Fighting in Tigray region has left severe food insecurity.Hundreds of thousands of people might starve to death if international aid does not reach a vulnerable population in northern Ethiopia, aid agencies said. Military action in the Tigray region of the country has left burned crops, depleted shops, and children weakened from diarrhea, humanitarian workers have reported.
“There is an extreme urgent need — I don’t know what more words in English to use — to rapidly scale up the humanitarian response because the population is dying every day as we speak,” Mari Carmen Vinoles, head of the emergency unit for Doctors Without Borders, told the Associated Press.

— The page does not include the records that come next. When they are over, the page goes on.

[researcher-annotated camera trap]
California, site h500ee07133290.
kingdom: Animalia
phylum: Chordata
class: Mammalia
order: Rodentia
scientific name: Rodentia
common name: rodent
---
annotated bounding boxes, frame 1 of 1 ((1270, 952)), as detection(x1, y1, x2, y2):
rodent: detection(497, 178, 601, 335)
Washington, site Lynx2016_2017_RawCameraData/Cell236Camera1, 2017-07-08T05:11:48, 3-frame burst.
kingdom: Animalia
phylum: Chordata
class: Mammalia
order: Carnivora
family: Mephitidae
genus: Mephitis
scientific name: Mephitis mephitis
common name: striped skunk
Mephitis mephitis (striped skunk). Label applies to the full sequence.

AP reported on the first humanitarian workers to enter the region after pleading with the Ethiopian government for access to the area.
“A local official told a Jan. 1 crisis meeting of government and aid workers that hungry people had asked for ‘a single biscuit,’” the wire service said. “More than 4.5 million people, nearly the region’s entire population, need emergency food, participants say.”
But delivery of emergency food has run into roadblocks from pockets of fighting and resistance from some officials.
“To send 15-kilogram (33-pound) rations to 4.5 million people would require more than 2,000 trucks, the meeting’s minutes said, while some local responders are reduced to getting around on foot,” AP reported.
Tigray, a mostly agricultural region of about 5 million people, was already suffering from food insecurity amid a locust outbreak when Prime Minister Abiy Ahmed on Nov. 4 announced fighting between his forces and those of the defiant regional government, said AP. Thousands of people have been killed in the conflict, and more than 50,000 have fled into Sudan, where one doctor has said newer arrivals show signs of starvation.
“It is a daily reality to hear people dying with the fighting consequences, lack of food,” AP reported a letter by the Catholic bishop of Adigrat said this month.
AP continued:
Hospitals and other health centers, crucial in treating malnutrition, have been destroyed. In markets, food is “not available or extremely limited,” the United Nations says. …
The Famine Early Warning Systems Network, funded and managed by the U.S., says parts of central and eastern Tigray are likely in Emergency Phase 4, a step below famine.
The next few months are critical, John Shumlansky, the Catholic Relief Services representative in Ethiopia, said. His group so far has given up to 70,000 people in Tigray a three-month food supply, he said.
Asked whether combatants use hunger as a weapon, one concern among aid workers, Shumlansky dismissed it by Ethiopian defense forces and police. With others, he didn’t know.
“I don’t think they have food either, though,” he said.